**Work to be completed:**
Which of the lines below contain the string "bounding"? Copy each one.

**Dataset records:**
= Beginning of Section =
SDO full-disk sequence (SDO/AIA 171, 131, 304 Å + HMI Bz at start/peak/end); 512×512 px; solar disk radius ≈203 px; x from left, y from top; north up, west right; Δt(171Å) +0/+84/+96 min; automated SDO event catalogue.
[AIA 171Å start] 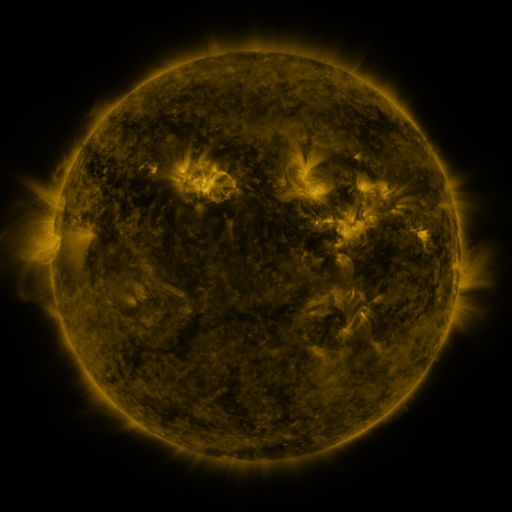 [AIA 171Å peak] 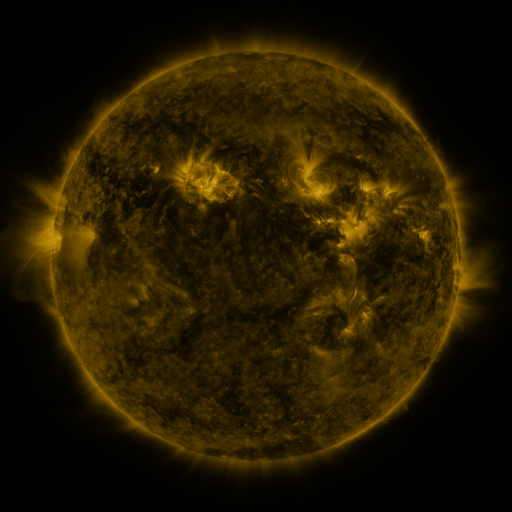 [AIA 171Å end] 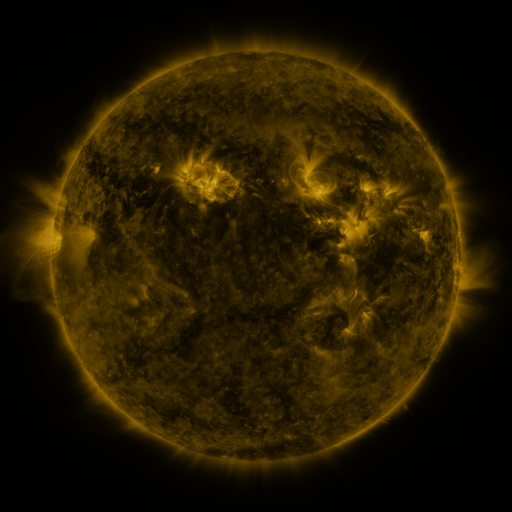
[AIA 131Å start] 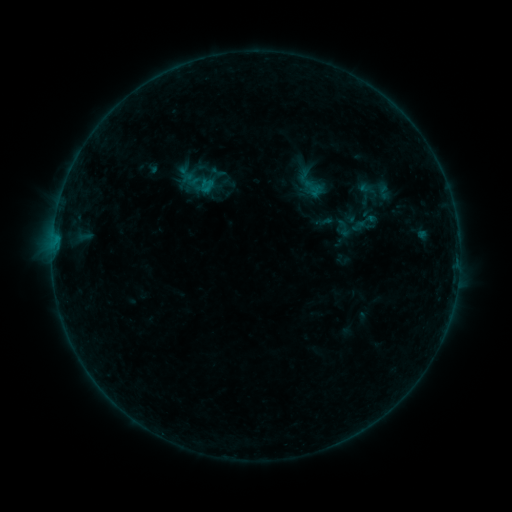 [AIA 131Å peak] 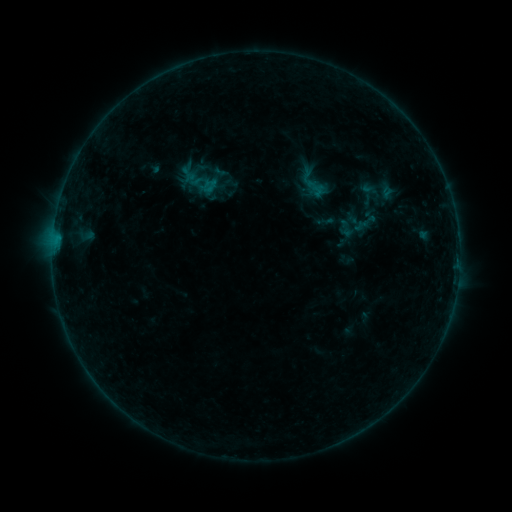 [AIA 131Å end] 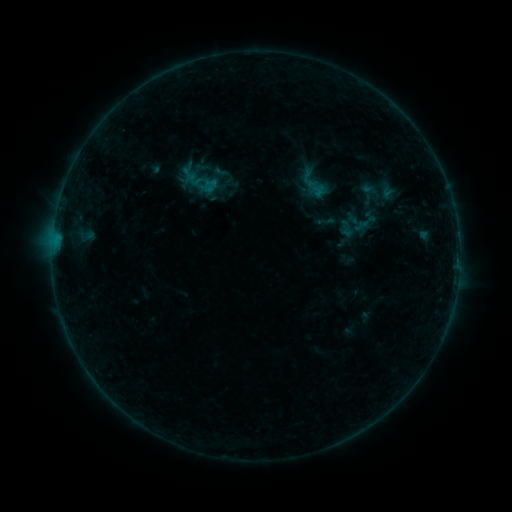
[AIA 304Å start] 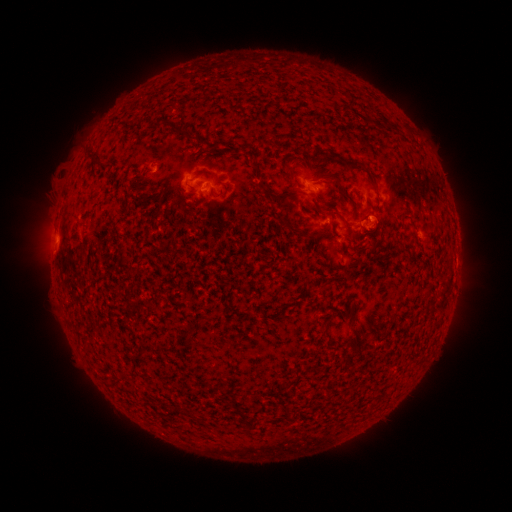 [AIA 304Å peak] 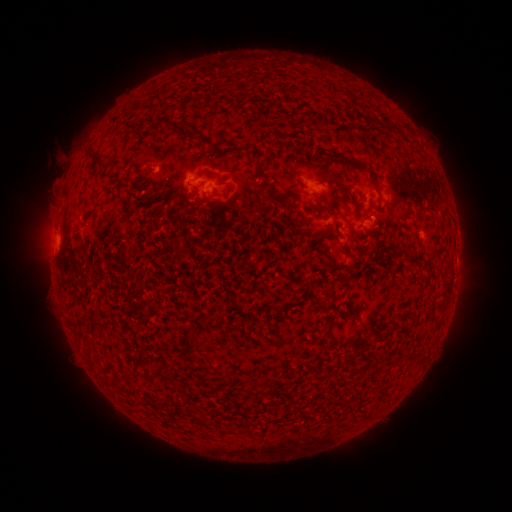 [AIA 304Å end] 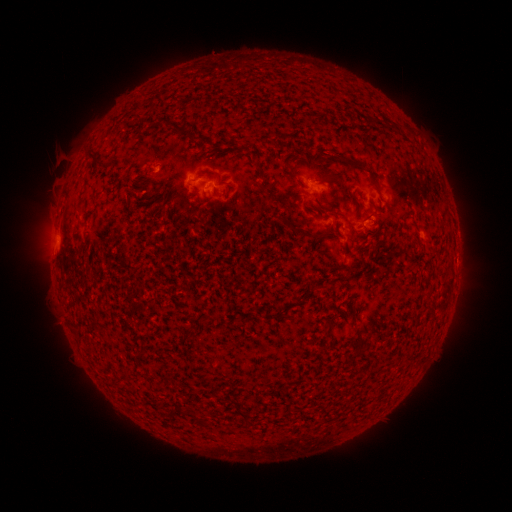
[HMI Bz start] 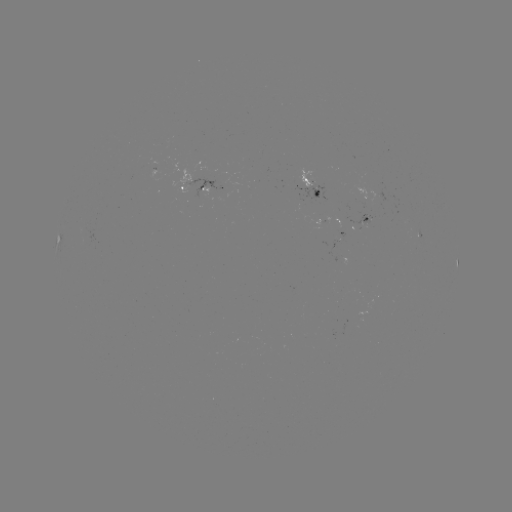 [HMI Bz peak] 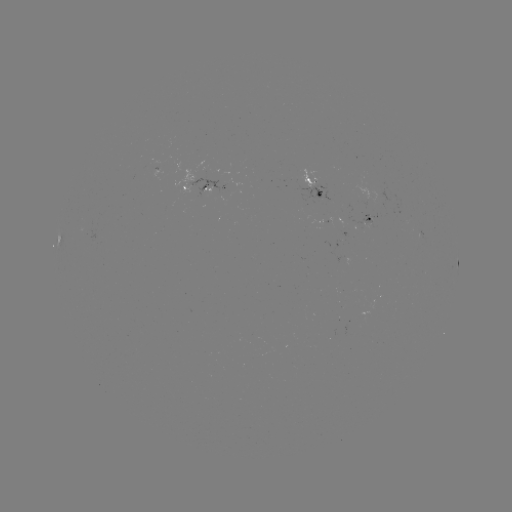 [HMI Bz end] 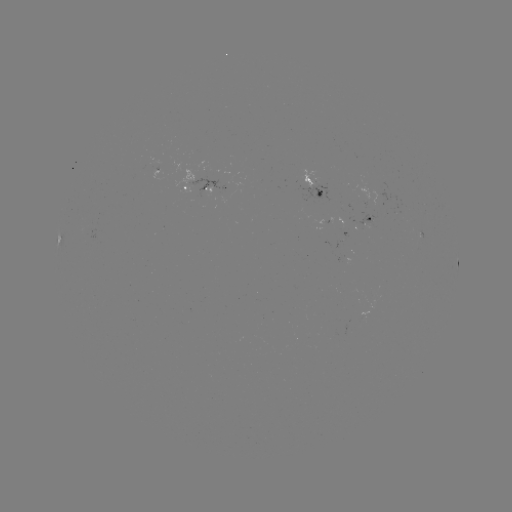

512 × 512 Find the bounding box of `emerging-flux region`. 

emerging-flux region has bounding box [359, 312, 369, 319].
= End of Section =
**Answer to this task:**
512 × 512 Find the bounding box of `emerging-flux region`. 
emerging-flux region has bounding box [359, 312, 369, 319].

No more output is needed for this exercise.